Alexander Graham Bell's invention has come a long way since its prototype in 1876. The latest model of telephone requires no external wiring, fits in your pocket, takes dictation, and answers any question in seconds. For those with an iPhone, their Siri models even have a proper name. It's hard to imagine a servant that would be a greater boon to its master. Except perhaps, for no phone at all. Because while our smartphones have become our link to the world, they also disconnect us from each other. We are reminded of this whenever someone puts their cell phone face-up on the table at the restaurant (just in case someone calls) or when we try to sneak in a quick text at a stoplight.
In fact, for most of us, our compulsion to look at that little screen is so powerful that we can't go for any more than a few minutes without checking it. We jump to the angry buzz whenever it vibrates on the desk. On the rare occasion when we leave it behind, we feel naked and vulnerable.
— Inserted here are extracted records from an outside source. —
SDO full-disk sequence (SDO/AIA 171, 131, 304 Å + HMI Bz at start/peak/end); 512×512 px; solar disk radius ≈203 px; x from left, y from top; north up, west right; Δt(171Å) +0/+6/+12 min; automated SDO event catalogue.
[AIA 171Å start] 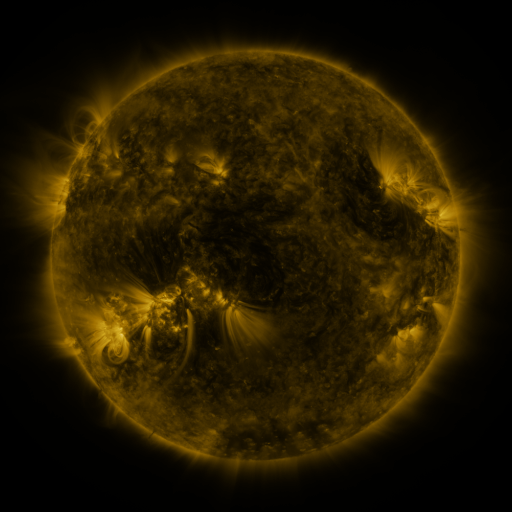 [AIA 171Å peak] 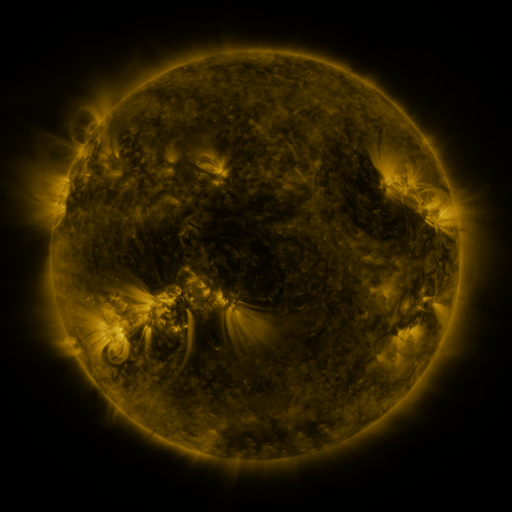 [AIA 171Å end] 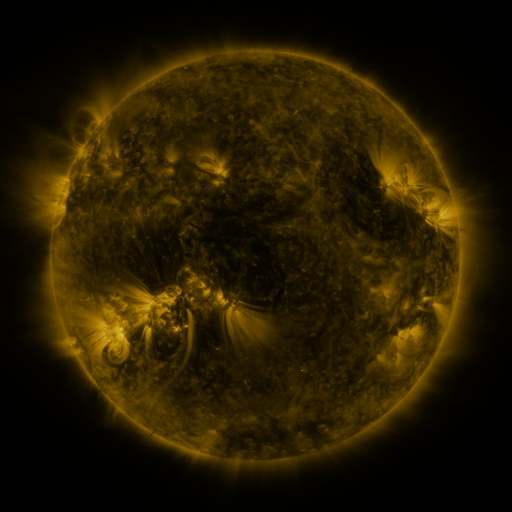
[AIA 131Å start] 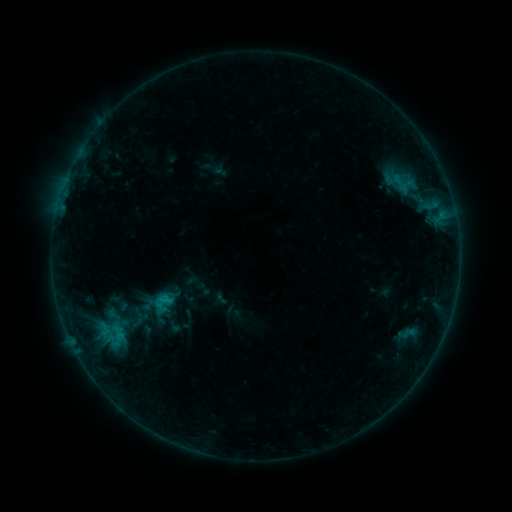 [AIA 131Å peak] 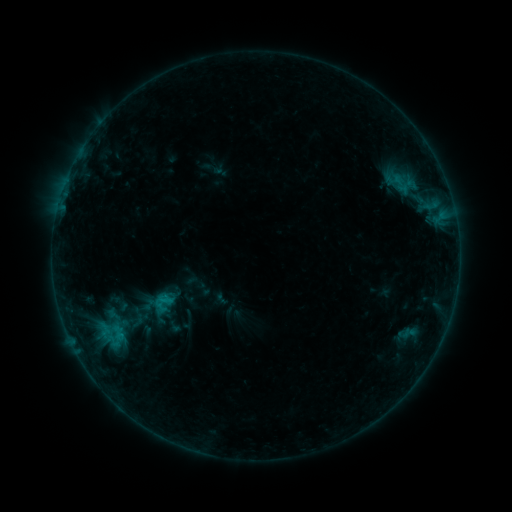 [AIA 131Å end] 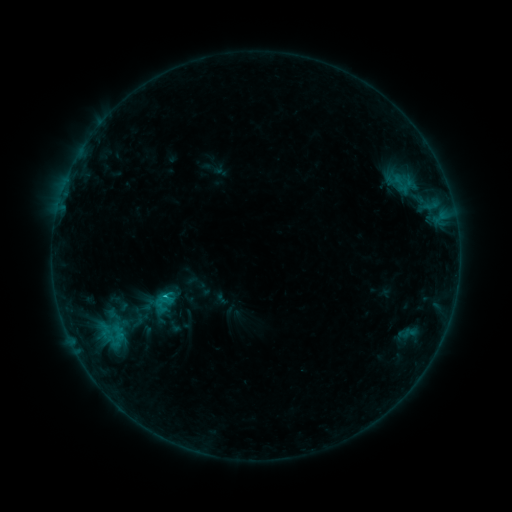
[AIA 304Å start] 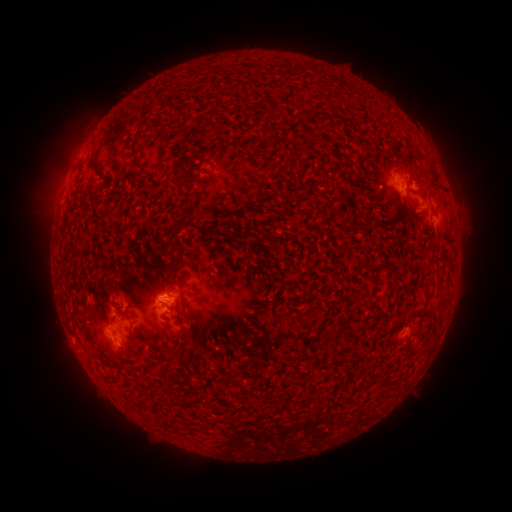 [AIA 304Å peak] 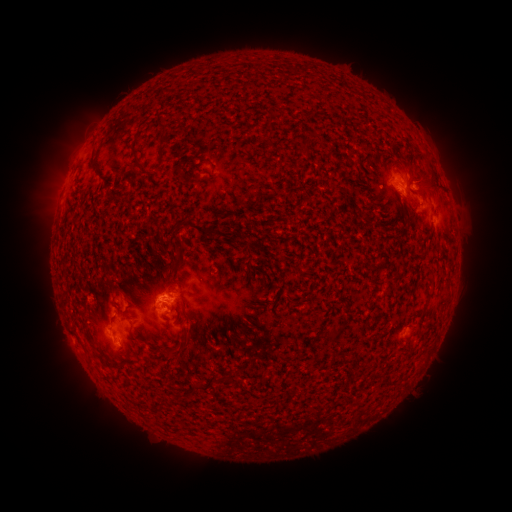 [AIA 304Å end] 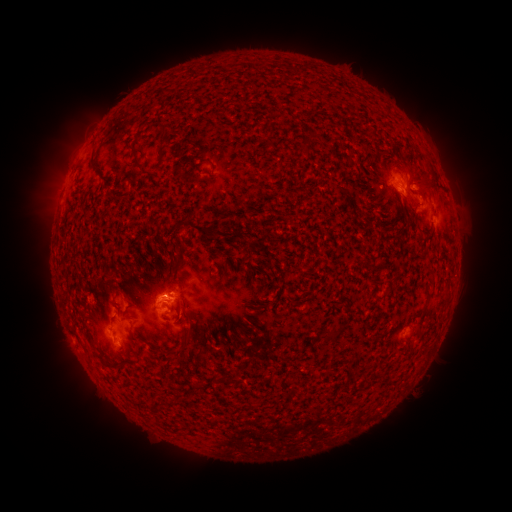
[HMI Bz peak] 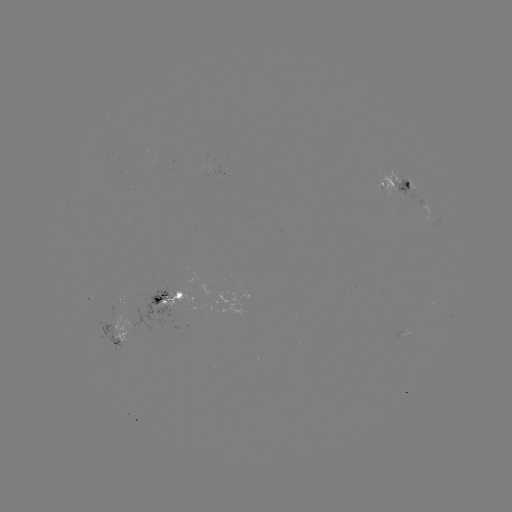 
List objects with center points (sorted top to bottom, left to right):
B8.6 flare: (122, 334)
This begs the question: who is the master in this relationship? Have we become slaves to our smartphones? And if business development is founded on human connection, how can we truly focus on the real person sitting across from us of when part of our psyche is attached to that cold rectangular piece of plastic, metal, and glass in our purse/pocket?
The other day I began a meeting with a prospective client by taking out my phone and powering it down so they could see that they were my only priority for the next hour. The client nodded and said, "That's rare—I appreciate that." I gave them my undivided attention. By the end of the meeting, they gave me their business. Strangely, when I turned my phone back on later, everything was still okay.